Cerita Sebelum Pandemi

on

3 Desember 2019

Selasa lalu aku hadir dalam acara wisuda temanku di daerah senayan. Disela menunggu temanku keluar dari gedung. Persis dihadapanku ada laki-laki berkacamata seraya senyum sumringah, rona wajah telihat jelas bahagia ketika yang dinanti mulai terlihat dari pintu keluar para wisudawan dan wisudawati, berlari kecil kearahnya dengan balasan peluk erat sembari berucap “selamat, hebat anak ayah” kemudian melepas pelukannya dan mundur perlahan membalikan badan, melepas kacamatanya dan menghapus air mata yang sudah tidak kuasa ditahannya sedaritadi.

Pertahanannya benar-benar runtuh, melihat putrinya menyelesaikan pendidikan sarjananya. Menyadari geraknya ku perhatikan, lelaki itu menoleh kearahku sembari tersenyum. Terkejut refleks aku menundukkan kepala yang tak sadar air mata sudah jatuh dan membasahi pipiku. Huuh.. Lemahnya aku.

Data penalaran geometri adegan
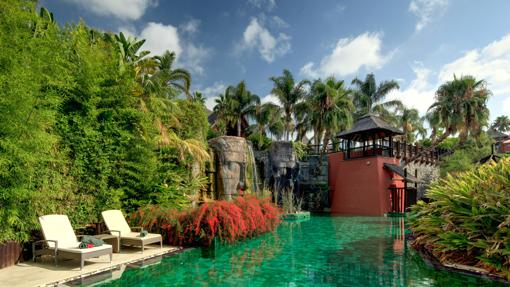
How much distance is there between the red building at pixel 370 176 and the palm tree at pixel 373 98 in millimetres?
11307

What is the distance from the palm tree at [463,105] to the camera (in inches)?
796

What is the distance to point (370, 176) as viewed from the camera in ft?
60.2

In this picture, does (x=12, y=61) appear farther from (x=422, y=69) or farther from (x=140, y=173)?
(x=422, y=69)

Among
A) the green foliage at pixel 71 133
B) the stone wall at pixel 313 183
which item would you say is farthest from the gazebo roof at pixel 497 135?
the green foliage at pixel 71 133

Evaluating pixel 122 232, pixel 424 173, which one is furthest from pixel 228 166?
pixel 424 173

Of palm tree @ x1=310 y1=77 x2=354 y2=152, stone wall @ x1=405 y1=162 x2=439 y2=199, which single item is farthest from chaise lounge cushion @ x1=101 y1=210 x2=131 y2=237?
stone wall @ x1=405 y1=162 x2=439 y2=199

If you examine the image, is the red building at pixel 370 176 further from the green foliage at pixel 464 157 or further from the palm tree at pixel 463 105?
the green foliage at pixel 464 157

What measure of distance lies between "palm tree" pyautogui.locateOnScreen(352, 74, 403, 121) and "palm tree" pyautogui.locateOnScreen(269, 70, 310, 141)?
344 inches

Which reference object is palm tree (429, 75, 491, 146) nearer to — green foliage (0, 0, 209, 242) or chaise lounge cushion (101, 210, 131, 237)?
green foliage (0, 0, 209, 242)

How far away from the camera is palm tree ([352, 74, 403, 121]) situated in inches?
1216

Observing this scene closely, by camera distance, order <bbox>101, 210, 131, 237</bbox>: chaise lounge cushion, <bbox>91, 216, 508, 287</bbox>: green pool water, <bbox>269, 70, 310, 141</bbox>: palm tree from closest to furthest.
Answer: <bbox>91, 216, 508, 287</bbox>: green pool water → <bbox>101, 210, 131, 237</bbox>: chaise lounge cushion → <bbox>269, 70, 310, 141</bbox>: palm tree

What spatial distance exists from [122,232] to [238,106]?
22.6 metres

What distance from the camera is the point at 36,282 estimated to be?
4645mm

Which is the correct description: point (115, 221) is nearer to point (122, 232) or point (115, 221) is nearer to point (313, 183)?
point (122, 232)
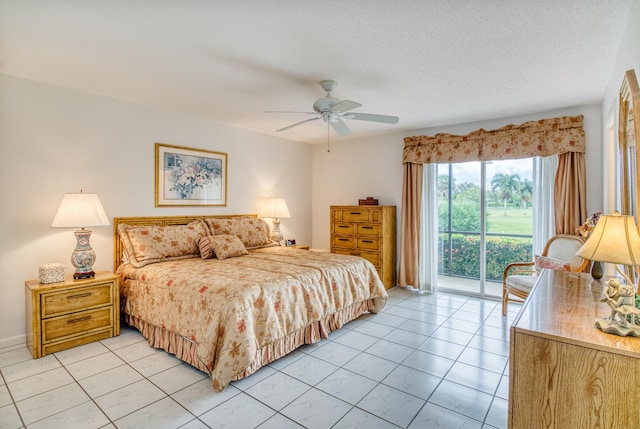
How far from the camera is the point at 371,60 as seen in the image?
101 inches

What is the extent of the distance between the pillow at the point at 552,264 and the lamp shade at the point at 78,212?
4588 mm

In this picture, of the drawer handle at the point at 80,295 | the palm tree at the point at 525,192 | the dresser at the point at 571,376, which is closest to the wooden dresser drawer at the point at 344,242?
the palm tree at the point at 525,192

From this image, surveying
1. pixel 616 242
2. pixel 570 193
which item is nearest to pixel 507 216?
pixel 570 193

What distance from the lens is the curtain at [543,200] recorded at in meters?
3.94

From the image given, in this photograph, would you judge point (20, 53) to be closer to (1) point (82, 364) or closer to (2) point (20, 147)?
(2) point (20, 147)

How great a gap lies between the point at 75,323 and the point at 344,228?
11.8 feet

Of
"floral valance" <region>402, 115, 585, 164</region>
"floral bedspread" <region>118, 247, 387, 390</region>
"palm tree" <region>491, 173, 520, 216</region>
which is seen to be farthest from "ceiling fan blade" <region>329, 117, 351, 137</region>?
"palm tree" <region>491, 173, 520, 216</region>

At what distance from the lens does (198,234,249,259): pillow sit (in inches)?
148

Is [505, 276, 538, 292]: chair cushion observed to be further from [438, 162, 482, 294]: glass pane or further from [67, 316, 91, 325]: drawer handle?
[67, 316, 91, 325]: drawer handle

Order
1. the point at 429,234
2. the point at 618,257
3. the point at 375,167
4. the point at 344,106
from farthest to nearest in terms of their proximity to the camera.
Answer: the point at 375,167, the point at 429,234, the point at 344,106, the point at 618,257

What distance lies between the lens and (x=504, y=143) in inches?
165

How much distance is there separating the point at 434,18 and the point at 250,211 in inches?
147

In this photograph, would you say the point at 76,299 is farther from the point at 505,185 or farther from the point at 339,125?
the point at 505,185

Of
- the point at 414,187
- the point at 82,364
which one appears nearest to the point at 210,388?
the point at 82,364
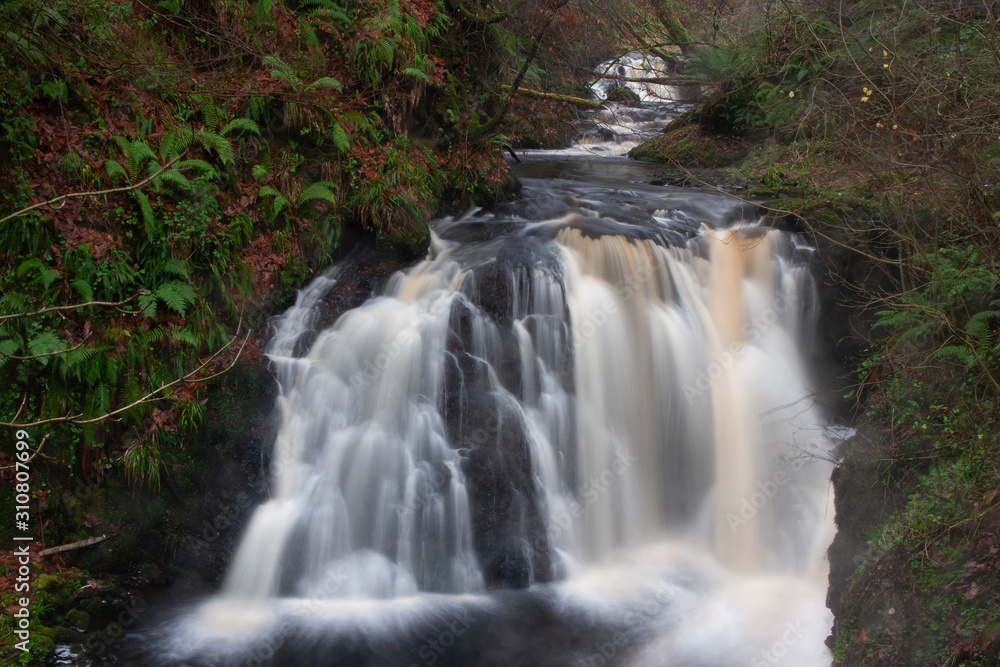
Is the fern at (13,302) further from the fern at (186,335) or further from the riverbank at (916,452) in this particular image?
the riverbank at (916,452)

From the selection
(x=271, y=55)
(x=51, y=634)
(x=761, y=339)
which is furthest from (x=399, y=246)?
(x=51, y=634)

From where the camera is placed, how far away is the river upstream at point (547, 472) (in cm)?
563

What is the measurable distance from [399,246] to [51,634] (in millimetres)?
5221

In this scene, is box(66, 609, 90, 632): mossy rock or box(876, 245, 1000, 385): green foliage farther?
box(876, 245, 1000, 385): green foliage

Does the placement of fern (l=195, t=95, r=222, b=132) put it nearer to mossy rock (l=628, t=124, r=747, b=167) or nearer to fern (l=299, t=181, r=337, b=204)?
fern (l=299, t=181, r=337, b=204)

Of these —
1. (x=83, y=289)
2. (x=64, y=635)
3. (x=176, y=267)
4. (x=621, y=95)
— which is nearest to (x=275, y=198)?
(x=176, y=267)

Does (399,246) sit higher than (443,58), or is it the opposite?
(443,58)

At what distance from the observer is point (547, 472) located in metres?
6.75

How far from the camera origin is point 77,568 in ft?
18.7

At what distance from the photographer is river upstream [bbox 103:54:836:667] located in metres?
5.63

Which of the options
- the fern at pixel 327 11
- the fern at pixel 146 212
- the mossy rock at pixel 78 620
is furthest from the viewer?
the fern at pixel 327 11

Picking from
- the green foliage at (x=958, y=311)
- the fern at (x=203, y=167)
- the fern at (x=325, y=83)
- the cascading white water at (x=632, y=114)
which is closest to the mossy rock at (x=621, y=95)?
the cascading white water at (x=632, y=114)

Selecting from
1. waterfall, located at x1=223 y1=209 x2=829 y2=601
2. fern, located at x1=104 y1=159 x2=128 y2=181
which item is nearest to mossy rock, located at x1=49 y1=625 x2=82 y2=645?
waterfall, located at x1=223 y1=209 x2=829 y2=601

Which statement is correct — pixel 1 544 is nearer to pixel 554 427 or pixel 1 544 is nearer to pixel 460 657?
pixel 460 657
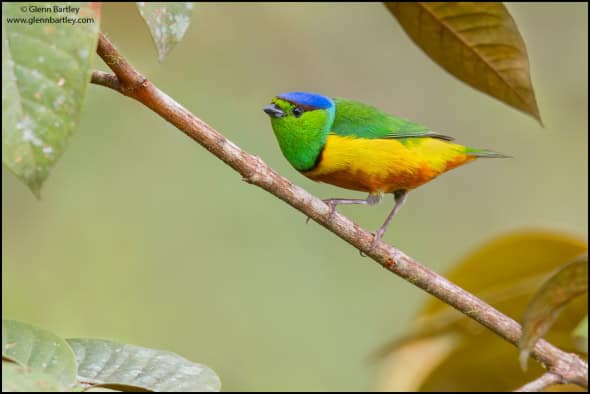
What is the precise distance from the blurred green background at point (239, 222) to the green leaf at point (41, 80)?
3.56 m

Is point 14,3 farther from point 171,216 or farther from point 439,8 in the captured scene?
point 171,216

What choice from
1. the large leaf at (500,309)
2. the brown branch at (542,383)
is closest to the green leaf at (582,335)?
the large leaf at (500,309)

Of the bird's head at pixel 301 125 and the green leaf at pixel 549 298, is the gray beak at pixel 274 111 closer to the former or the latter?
the bird's head at pixel 301 125

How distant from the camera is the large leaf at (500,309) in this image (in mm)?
2037

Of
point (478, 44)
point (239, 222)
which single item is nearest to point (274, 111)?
point (478, 44)

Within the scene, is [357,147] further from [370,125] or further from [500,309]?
[500,309]

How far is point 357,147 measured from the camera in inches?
99.6

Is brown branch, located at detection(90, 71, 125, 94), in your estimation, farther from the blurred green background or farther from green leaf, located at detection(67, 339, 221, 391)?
the blurred green background

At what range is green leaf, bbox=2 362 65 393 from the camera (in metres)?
0.80

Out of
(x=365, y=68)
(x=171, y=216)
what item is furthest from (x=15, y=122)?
(x=365, y=68)

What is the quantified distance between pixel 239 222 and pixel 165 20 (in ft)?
13.9

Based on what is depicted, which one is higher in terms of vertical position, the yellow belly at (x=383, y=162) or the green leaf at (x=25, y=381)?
the yellow belly at (x=383, y=162)

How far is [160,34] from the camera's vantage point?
3.14 feet

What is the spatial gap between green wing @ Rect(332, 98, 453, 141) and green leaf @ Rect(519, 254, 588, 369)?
1.37 m
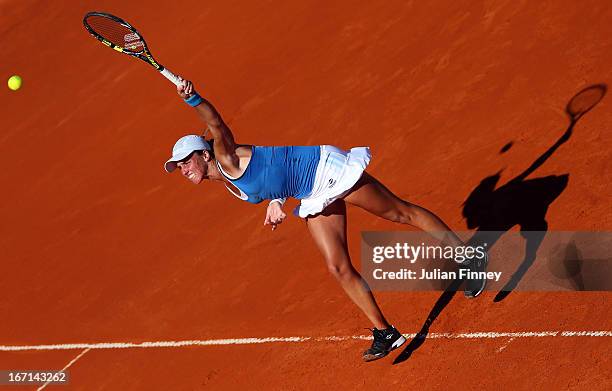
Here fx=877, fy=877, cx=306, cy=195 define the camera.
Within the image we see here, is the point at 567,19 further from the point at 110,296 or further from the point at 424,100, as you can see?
the point at 110,296

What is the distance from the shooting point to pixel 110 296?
8.95m

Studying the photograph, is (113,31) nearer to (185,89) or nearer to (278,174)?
(185,89)

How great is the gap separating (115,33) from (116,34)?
0.05ft

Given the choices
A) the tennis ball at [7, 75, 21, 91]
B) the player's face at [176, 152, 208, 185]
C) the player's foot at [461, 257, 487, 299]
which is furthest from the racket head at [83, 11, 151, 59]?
the tennis ball at [7, 75, 21, 91]

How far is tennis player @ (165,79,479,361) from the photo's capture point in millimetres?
6023

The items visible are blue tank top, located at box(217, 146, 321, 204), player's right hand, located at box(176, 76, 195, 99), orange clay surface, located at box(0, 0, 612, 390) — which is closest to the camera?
player's right hand, located at box(176, 76, 195, 99)

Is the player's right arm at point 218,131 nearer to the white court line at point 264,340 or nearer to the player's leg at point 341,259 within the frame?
the player's leg at point 341,259

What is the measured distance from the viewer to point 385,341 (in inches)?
257

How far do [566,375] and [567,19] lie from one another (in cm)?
527

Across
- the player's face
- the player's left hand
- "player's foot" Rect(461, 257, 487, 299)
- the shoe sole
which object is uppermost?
the player's face

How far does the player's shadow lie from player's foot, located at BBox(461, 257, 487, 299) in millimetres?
161

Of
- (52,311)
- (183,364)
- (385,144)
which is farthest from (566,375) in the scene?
(52,311)

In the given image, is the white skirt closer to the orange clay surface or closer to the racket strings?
the orange clay surface

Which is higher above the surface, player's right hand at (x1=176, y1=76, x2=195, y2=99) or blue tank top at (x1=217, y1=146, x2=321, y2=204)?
player's right hand at (x1=176, y1=76, x2=195, y2=99)
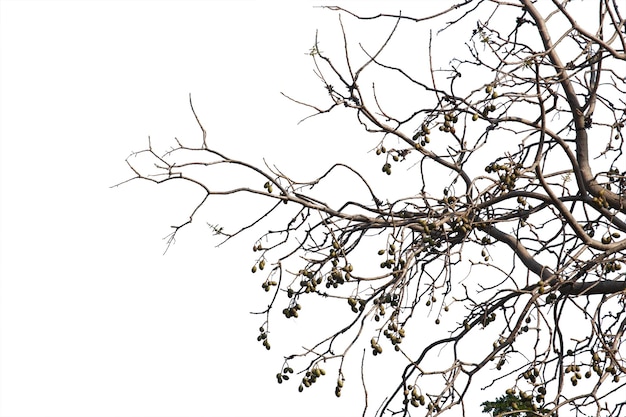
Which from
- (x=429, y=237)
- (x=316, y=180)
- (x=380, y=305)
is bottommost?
(x=380, y=305)

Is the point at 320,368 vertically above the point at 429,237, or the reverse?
the point at 429,237

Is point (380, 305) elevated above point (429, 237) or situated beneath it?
situated beneath

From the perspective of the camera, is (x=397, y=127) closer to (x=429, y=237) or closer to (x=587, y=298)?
(x=429, y=237)

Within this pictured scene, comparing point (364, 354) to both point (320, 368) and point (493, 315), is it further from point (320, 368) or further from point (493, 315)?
point (493, 315)

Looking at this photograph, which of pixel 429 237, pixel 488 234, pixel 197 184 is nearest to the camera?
pixel 197 184

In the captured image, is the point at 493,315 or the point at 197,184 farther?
the point at 493,315

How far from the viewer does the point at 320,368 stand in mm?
5141

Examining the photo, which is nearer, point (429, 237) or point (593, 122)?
point (429, 237)

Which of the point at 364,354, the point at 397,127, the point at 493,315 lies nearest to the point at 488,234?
the point at 493,315

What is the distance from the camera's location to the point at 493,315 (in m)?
5.79

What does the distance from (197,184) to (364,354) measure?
3.87 feet

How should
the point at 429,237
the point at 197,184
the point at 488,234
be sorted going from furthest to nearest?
1. the point at 488,234
2. the point at 429,237
3. the point at 197,184

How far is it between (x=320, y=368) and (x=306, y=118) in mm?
1275

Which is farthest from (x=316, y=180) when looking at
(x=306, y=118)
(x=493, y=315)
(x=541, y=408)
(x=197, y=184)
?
(x=541, y=408)
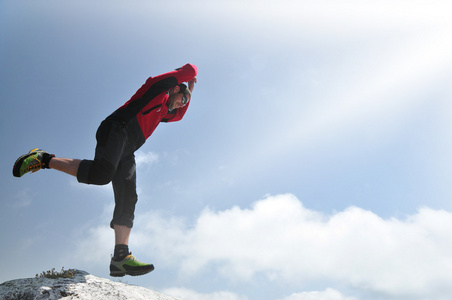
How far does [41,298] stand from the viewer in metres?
4.78

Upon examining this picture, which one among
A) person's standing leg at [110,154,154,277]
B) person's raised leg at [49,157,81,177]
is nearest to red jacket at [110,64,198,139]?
person's standing leg at [110,154,154,277]

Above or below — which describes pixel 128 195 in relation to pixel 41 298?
above

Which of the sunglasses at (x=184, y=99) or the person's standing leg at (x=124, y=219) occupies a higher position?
the sunglasses at (x=184, y=99)

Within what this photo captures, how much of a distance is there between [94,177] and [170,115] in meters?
1.99

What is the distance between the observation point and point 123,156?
542 cm

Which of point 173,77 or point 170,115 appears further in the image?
point 170,115

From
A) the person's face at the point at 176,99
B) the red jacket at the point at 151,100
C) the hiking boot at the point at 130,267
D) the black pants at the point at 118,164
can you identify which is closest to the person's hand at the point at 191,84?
the person's face at the point at 176,99

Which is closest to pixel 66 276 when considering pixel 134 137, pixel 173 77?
pixel 134 137

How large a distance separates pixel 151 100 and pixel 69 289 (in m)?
3.12

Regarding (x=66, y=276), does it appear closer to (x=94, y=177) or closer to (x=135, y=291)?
(x=135, y=291)

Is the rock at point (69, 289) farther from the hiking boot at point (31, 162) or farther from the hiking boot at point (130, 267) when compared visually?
the hiking boot at point (31, 162)

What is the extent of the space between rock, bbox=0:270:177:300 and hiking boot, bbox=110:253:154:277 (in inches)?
13.3

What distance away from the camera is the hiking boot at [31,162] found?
4.89 m

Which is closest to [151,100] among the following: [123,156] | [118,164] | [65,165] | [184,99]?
[184,99]
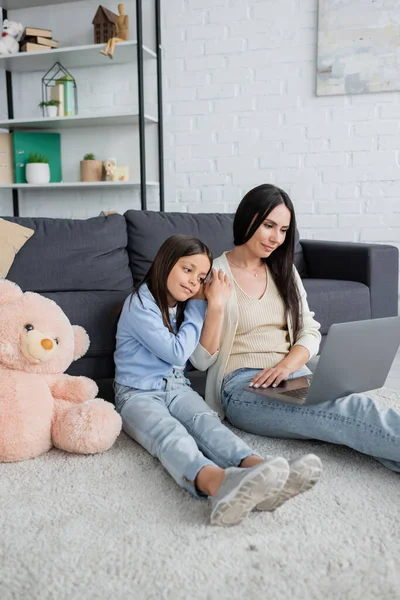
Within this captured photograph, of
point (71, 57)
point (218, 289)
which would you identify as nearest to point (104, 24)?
point (71, 57)

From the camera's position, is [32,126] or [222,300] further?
[32,126]

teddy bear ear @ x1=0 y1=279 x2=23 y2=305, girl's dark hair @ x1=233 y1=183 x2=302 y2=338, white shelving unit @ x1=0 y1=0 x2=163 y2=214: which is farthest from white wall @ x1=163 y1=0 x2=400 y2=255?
teddy bear ear @ x1=0 y1=279 x2=23 y2=305

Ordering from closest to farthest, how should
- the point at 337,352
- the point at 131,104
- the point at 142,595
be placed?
the point at 142,595 → the point at 337,352 → the point at 131,104

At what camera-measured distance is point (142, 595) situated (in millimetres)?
982

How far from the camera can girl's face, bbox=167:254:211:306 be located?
1.63 metres

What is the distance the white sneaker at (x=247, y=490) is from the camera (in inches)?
44.3

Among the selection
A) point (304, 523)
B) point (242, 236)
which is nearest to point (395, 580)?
point (304, 523)

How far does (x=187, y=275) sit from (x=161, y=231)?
92cm

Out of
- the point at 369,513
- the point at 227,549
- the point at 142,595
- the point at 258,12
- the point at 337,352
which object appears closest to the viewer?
the point at 142,595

■ Daftar Tugas ■
1. Menurut teks sumber, di daerah mana acara wisuda itu berlangsung?
2. Salin teks sumber persis, mulai dari "3 Desember 2019" hingga "kuasa ditahannya sedaritadi.".
3. Dalam teks sumber, kalimat yang memuat ucapan "selamat, hebat anak ayah" juga menyebut tindakan laki-laki berkacamata sesudah ucapan itu. Sebutkan semua tindakan tersebut.

■ Hasil per Tugas ■
1. Di daerah senayan.

2.
3 Desember 2019

Selasa lalu aku hadir dalam acara wisuda temanku di daerah senayan. Disela menunggu temanku keluar dari gedung. Persis dihadapanku ada laki-laki berkacamata seraya senyum sumringah, rona wajah telihat jelas bahagia ketika yang dinanti mulai terlihat dari pintu keluar para wisudawan dan wisudawati, berlari kecil kearahnya dengan balasan peluk erat sembari berucap “selamat, hebat anak ayah” kemudian melepas pelukannya dan mundur perlahan membalikan badan, melepas kacamatanya dan menghapus air mata yang sudah tidak kuasa ditahannya sedaritadi.

3.
- Melepas pelukannya
- Mundur perlahan
- Membalikan badan
- Melepas kacamatanya
- Menghapus air mata